Jesus nos advertiu com referência a pessoas que tem aparência de santidade, mas
que na verdade não são o que aparentam ser, e lhes preparou um juízo quando se
der a sua volta: “Nem todo o que me diz: Senhor, Senhor! entrará no reino dos
céus, mas aquele que faz a vontade de meu Pai, que está nos céus. Muitos,
naquele dia, hão de dizer-me: Senhor, Senhor! Porventura, não temos nós
profetizado em teu nome, e em teu nome não expelimos demônios, e em teu nome
não fizemos muitos milagres? Então, lhes direi explicitamente: nunca vos
conheci. Apartai-vos de mim, os que praticais a iniqüidade. (Mt 7.21-23)

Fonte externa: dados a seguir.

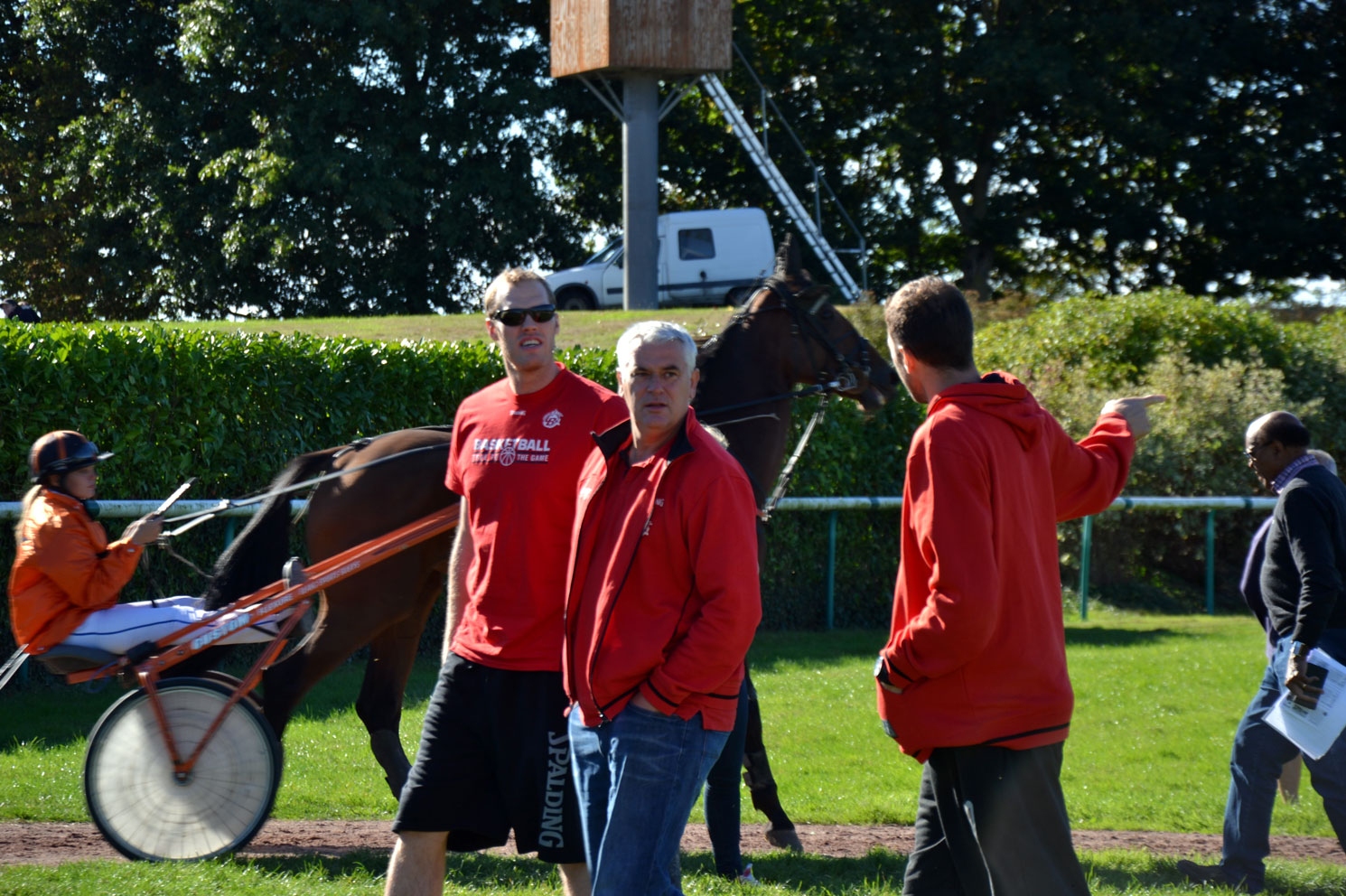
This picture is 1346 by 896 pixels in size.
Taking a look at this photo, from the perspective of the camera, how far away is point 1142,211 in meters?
31.9

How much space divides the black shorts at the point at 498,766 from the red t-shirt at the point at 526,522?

SABER E NÃO PRATICAR É UMA
ATITUDE PERIGOSA (Tg 1.23-24)
Tiago usa uma metáfora curiosa e interessante para ilustrar o perigo de
saber a Palavra de Deus, mas não obedecê-la. Fazendo uso desta ilustração, ele
diz que quem age assim é igual a uma pessoa que contempla sua própria imagem no
espelho, mas depois de se admirar e sair, logo se esquece de como era sua
aparência.
Na verdade aqui Tiago nos mostra a Palavra como Espelho, e todos nós
sabemos da utilidade de um espelho. Ele justamente nos mostra como estamos.
Assim é a Palavra de Deus. Quando observamos nossa vida e a refletimos no
espelho da Palavra podemos saber o que somos e como estamos.
Sabemos que um espelho comum possui limitações por si só. Por exemplo:
ele não consegue mudar nossa fisionomia como muitos de nós gostaríamos. Eu me
sentiria feliz se olhando para o meu espelho eu estivesse um pouco mais magro,
sem barriga, sem marcas no rosto, etc. Porém, o espelho é limitado e
simplesmente reflete o que sou ali. Entenda queridos, a simples leitura da
bíblia não me torna sábio ou transforma minha vida de repente num santo de
Deus, mas sim por muitas vezes me confrontará e me mostrará minhas
deficiências, imperfeições e tendências que preciso corrigir.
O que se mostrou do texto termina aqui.